Quelldokument.
Amazon selbst startet seine eigene On-Demand-Plattform 2006. Nach der erwähnten Übernahme schaltet der Konzern sein Angebot 2016 weltweit frei – bis auf wenige Ausnahmen wie Nordkorea oder Syrien. 2018 hat Prime nach eigenen Angaben 100 Millionen Kunden weltweit, drei Jahre später bereits 200 Millionen. Tagesschau.de berichtet, dass 2019 in Deutschland rund 17 Millionen Haushalte ein Prime-Konto haben – fast die Hälfte aller 41 Millionen Haushalte.
Der größte Streamer Netflix wird schon 1997 in Los Gatos in Kalifornien gegründet. Auch dieses Unternehmen startet als Online-Videothek, steigt 2007 ins On-demand-Geschäft ein und hat heute nach eigenen Angaben weltweit 221,64 Millionen bezahlte Abonnements, in Deutschland rund zehn Millionen. An dritter Stelle weltweit steht Disney+. Online geht der Dienst im November 2019, seit März 2020 steht er in Deutschland zur Verfügung. Bereits im Dezember 2020 gibt der Konzern bekannt, dass weltweit 85 Millionen Abos abgeschlossen wurden.

Aufgabe 1.
Wann und wo wurde Netflix laut dem Text über Streamingdienste gegründet?
Aufgabe 2.
Fasse den Absatz des Textes über Streamingdienste, der mit „Amazon selbst startet“ beginnt, als kurze Liste zusammen, ohne wesentliche Fakten auszulassen.
Aufgabe 3.
Erkläre mithilfe des Textes über Streamingdienste, warum die rund 17 Millionen deutschen Haushalte mit Prime-Konto im Jahr 2019 als „fast die Hälfte“ bezeichnet werden.

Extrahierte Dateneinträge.
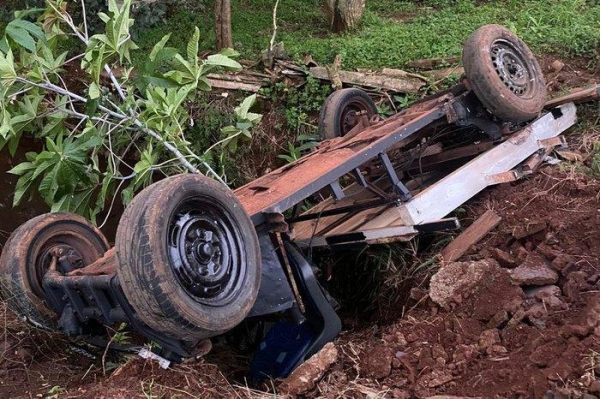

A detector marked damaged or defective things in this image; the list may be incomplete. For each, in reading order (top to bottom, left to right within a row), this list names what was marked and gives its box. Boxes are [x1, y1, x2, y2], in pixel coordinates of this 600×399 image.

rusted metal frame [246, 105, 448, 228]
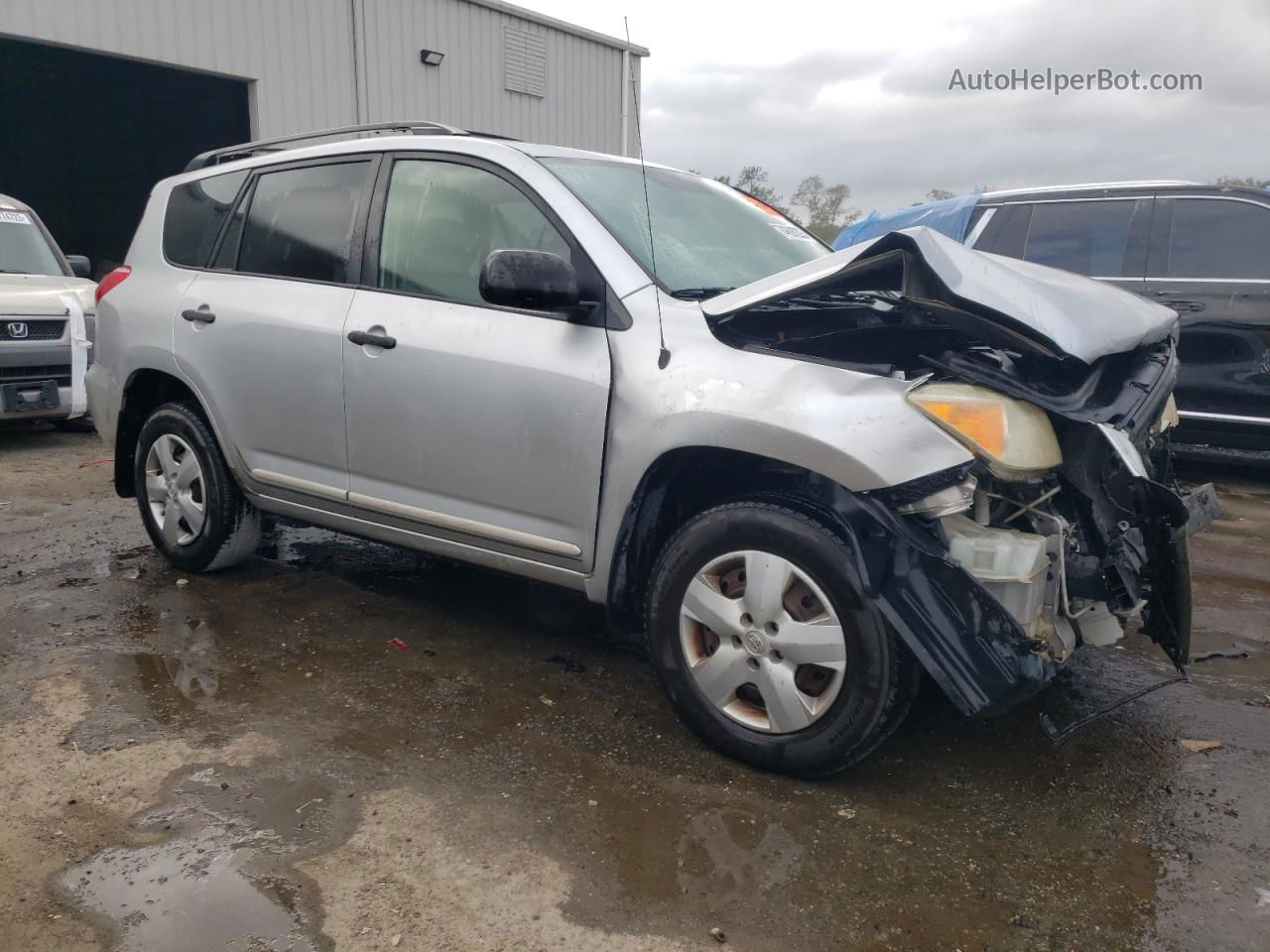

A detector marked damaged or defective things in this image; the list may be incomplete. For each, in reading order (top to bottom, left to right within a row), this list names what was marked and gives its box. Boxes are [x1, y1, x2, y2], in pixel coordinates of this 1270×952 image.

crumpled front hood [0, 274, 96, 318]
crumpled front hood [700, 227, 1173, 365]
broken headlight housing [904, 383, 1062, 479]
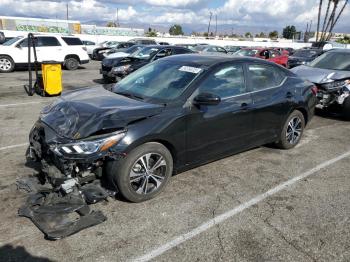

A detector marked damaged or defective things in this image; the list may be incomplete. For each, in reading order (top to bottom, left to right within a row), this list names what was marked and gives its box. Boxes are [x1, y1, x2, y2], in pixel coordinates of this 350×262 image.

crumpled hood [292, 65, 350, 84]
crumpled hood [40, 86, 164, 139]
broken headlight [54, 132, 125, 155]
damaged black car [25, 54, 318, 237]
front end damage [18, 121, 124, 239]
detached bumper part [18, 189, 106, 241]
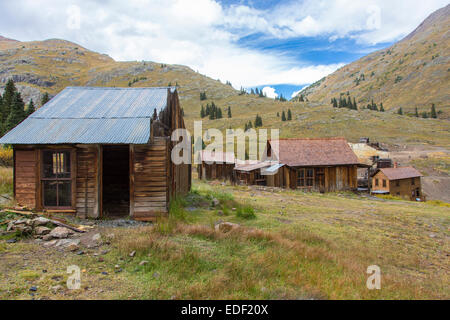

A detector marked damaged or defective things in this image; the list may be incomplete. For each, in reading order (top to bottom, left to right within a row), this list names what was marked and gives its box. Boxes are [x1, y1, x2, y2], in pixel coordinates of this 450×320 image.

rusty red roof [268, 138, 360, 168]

Ausgabe 1.
1997 in Los Gatos in Kalifornien.

Ausgabe 2.
- 2006: Amazon startet eine eigene On-Demand-Plattform.
- 2016: Nach einer Übernahme wird das Angebot weltweit freigeschaltet, mit wenigen Ausnahmen wie Nordkorea oder Syrien.
- 2018: Prime hat nach eigenen Angaben 100 Millionen Kunden weltweit, drei Jahre später bereits 200 Millionen.
- 2019: Laut Tagesschau.de haben in Deutschland rund 17 Millionen Haushalte ein Prime-Konto, fast die Hälfte aller 41 Millionen Haushalte.

Ausgabe 3.
Der Text setzt diese rund 17 Millionen Haushalte ins Verhältnis zu insgesamt 41 Millionen Haushalten in Deutschland. Gemessen an dieser Gesamtzahl machen sie knapp die Hälfte aus.